Purpose of the Study:

  • To develop artificial biofilms with controlled composition and enhanced processability using polyelectrolyte complexes (PECs).
  • To create a versatile platform for engineered living biomaterials with tunable functions.

Main Methods:

  • One-step synthesis of artificial biofilms using PECs with predefined extracellular matrix.
  • Characterization of bacterial density, protection against antibiotics, lyophilization, and acidic conditions.
  • Evaluation of shear-thinning behavior for versatile processing (extrusion, molding, coating).
  • Assessment of biocatalytic activity, thermal stability, and probiotic delivery efficacy in a murine colitis model.

Main Results:

  • Artificial biofilms achieved natural biofilm-like bacterial density and properties across diverse species.
  • PECs provided robust protection against high antibiotic concentrations, lyophilization, and acid.
  • Shear-thinning behavior enabled versatile, scalable fabrication methods.

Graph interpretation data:

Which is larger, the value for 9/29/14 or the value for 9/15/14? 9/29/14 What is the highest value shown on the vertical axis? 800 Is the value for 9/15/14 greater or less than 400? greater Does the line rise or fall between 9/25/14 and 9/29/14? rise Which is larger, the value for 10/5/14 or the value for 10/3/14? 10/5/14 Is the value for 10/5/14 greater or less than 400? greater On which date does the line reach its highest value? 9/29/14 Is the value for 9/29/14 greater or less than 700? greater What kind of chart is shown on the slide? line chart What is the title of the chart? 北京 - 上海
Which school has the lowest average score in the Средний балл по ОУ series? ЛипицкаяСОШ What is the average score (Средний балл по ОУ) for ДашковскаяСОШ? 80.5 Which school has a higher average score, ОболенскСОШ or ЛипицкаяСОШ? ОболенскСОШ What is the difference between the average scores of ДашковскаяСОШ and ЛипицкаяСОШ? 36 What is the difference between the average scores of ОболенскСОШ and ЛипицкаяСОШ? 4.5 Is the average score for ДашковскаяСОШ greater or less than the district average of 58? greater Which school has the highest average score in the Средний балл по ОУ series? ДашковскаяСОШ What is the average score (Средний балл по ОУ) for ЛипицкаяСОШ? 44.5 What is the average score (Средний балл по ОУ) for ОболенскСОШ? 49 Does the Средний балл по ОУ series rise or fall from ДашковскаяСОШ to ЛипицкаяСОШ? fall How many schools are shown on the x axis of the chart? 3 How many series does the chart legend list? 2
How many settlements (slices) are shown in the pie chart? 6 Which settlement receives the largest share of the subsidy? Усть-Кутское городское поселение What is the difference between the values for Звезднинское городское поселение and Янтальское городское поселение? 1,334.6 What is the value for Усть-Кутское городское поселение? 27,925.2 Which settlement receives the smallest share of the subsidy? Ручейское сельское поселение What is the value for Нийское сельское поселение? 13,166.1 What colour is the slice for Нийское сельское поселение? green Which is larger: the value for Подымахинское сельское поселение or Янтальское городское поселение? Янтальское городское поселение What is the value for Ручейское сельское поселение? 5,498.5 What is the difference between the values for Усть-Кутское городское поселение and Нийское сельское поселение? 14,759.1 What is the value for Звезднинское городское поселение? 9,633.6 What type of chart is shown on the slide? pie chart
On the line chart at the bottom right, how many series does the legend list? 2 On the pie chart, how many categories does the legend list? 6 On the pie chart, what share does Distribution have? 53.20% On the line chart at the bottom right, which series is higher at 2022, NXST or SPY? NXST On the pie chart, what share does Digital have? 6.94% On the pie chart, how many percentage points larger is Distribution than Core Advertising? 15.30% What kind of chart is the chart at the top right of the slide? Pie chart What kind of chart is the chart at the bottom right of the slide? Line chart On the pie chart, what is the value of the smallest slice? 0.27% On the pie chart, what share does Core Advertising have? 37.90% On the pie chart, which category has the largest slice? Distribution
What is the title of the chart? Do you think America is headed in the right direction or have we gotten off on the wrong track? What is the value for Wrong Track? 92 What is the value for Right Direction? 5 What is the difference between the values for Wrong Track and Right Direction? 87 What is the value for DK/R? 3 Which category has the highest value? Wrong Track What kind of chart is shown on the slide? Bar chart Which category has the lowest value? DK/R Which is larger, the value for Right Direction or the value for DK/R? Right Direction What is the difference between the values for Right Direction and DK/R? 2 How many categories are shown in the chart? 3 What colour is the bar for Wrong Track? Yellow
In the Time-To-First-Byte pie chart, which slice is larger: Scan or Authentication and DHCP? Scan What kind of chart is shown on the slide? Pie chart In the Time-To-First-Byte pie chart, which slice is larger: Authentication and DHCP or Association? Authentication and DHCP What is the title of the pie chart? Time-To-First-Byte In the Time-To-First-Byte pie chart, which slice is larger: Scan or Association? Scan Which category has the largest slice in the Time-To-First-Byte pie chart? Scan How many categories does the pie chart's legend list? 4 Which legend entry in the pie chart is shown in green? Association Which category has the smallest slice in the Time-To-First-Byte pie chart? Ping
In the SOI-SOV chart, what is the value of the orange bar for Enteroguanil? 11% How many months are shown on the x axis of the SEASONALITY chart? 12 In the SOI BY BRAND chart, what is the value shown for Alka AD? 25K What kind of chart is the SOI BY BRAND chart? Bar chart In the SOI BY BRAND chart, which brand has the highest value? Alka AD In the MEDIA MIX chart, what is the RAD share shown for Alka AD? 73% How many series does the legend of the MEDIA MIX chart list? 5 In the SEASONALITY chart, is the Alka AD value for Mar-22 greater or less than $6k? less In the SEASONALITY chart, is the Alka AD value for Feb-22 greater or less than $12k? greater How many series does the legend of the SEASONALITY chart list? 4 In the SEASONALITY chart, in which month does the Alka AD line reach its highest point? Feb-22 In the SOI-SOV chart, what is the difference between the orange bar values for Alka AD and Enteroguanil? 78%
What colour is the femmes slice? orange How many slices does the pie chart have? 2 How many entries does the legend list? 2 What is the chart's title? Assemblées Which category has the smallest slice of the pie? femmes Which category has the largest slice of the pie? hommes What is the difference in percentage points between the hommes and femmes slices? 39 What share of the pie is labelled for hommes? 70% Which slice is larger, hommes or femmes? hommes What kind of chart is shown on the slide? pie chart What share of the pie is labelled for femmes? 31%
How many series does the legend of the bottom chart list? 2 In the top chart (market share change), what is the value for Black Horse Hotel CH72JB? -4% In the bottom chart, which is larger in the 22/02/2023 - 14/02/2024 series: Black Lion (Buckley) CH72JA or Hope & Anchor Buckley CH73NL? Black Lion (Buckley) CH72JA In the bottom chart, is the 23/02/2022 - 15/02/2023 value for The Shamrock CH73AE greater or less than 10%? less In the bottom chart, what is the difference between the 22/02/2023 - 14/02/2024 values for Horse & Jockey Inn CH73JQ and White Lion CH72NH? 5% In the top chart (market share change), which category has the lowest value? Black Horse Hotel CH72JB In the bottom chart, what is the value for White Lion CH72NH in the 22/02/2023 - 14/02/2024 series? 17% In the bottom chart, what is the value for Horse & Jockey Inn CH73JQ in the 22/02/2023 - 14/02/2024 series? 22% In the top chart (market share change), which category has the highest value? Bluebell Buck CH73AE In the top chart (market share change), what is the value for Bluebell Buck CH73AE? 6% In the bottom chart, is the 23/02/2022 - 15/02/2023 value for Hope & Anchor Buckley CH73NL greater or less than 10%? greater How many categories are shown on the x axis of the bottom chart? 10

**Assigned task**
Carry on the artificial biofilm study summary from its last bullet under "Main Results:".

**Answer section**
  • Biofilms demonstrated preserved enzymatic activity up to 80 °C and enhanced probiotic survival.
  • Therapeutic efficacy was achieved in a murine colitis model via tunable release.

Conclusions:

  • Polyelectrolyte complexes enable the creation of artificial biofilms with enhanced processability and robust protective properties.
  • This platform offers a versatile strategy for engineered living biomaterials with customizable functionality.
  • These artificial biofilms show significant potential for applications in biotechnology and biomedicine, including biocatalysis and drug delivery.